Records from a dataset
** Start **

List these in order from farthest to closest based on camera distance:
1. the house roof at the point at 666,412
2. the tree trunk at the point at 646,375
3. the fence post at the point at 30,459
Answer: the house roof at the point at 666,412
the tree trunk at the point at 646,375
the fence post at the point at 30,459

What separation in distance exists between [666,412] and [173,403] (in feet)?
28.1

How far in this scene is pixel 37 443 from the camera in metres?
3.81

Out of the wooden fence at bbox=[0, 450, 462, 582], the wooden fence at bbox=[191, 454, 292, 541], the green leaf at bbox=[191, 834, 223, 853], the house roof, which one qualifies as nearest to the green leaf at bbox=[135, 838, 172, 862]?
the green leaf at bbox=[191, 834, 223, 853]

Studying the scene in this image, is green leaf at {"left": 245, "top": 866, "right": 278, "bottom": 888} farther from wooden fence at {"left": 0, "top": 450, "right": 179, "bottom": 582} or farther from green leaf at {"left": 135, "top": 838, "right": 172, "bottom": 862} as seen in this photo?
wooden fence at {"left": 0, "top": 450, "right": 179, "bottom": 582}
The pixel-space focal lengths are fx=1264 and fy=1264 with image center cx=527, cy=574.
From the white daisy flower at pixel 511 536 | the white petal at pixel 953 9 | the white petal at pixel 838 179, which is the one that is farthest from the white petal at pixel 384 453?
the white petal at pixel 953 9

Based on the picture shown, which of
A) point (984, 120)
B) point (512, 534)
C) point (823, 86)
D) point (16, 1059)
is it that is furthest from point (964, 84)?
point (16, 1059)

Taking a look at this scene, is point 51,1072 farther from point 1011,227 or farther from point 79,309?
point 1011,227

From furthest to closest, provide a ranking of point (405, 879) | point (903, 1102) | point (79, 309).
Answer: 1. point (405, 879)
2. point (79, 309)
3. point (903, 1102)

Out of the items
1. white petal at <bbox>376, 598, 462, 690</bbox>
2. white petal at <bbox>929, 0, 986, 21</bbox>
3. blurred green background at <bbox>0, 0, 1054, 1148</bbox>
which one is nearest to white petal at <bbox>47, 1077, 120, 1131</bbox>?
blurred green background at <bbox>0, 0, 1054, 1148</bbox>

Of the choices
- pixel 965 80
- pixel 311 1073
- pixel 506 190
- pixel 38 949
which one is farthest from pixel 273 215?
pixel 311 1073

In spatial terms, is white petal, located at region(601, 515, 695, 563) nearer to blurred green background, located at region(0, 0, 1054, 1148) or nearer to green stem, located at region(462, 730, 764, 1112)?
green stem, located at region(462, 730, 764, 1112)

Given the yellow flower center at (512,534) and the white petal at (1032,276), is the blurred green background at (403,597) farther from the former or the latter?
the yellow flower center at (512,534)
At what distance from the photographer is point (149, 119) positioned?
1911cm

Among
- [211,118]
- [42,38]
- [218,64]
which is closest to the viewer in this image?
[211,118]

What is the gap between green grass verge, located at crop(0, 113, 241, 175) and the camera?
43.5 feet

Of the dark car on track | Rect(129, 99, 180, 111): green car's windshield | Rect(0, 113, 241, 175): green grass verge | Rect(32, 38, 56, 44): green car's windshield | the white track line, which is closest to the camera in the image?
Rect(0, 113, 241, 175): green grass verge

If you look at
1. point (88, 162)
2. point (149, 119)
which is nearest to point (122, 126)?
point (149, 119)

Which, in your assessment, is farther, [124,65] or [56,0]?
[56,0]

** End **

● **WORK TO BE COMPLETED**
Rewrite the records from the line with "Studying the scene" to the line with "3. point (903, 1102)", replacing "furthest" with "farthest" and leaving everything else unchanged.

● **THE OUTPUT**
Studying the scene in this image, is green leaf at {"left": 245, "top": 866, "right": 278, "bottom": 888} farther from wooden fence at {"left": 0, "top": 450, "right": 179, "bottom": 582} or farther from green leaf at {"left": 135, "top": 838, "right": 172, "bottom": 862} as seen in this photo?
wooden fence at {"left": 0, "top": 450, "right": 179, "bottom": 582}
The pixel-space focal lengths are fx=1264 and fy=1264 with image center cx=527, cy=574.
From the white daisy flower at pixel 511 536 | the white petal at pixel 953 9 | the white petal at pixel 838 179, which is the one that is farthest from the white petal at pixel 384 453?
the white petal at pixel 953 9

Based on the picture shown, which of
A) point (984, 120)
B) point (512, 534)
C) point (823, 86)
D) point (16, 1059)
is it that is farthest from point (964, 84)?
point (16, 1059)

Taking a look at this scene, is point 51,1072 farther from point 1011,227 or farther from point 79,309?
point 1011,227

From farthest to closest, provide a ranking of point (405, 879) | point (903, 1102) | point (79, 309).
Answer: 1. point (405, 879)
2. point (79, 309)
3. point (903, 1102)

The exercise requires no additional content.